# YOUR GOAL
Apart from the pictures, please restate every entry below exactly.

Stored data:
BEGIN
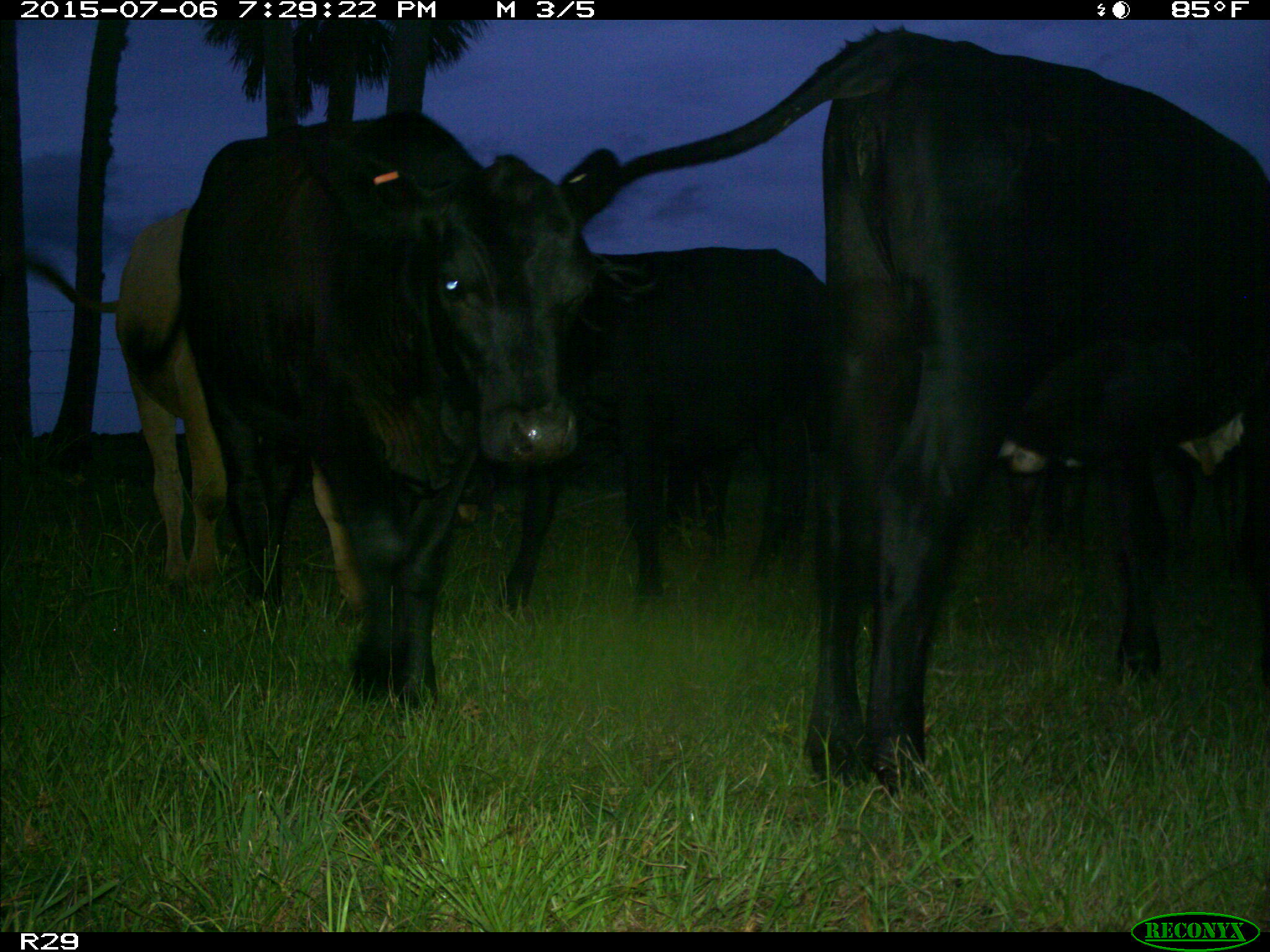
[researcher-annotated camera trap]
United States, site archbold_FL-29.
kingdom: Animalia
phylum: Chordata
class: Mammalia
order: Artiodactyla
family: Bovidae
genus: Bos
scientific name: Bos taurus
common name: domestic cow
END
# WRITTEN RESPONSE
[researcher-annotated camera trap]
United States, site archbold_FL-29.
kingdom: Animalia
phylum: Chordata
class: Mammalia
order: Artiodactyla
family: Bovidae
genus: Bos
scientific name: Bos taurus
common name: domestic cow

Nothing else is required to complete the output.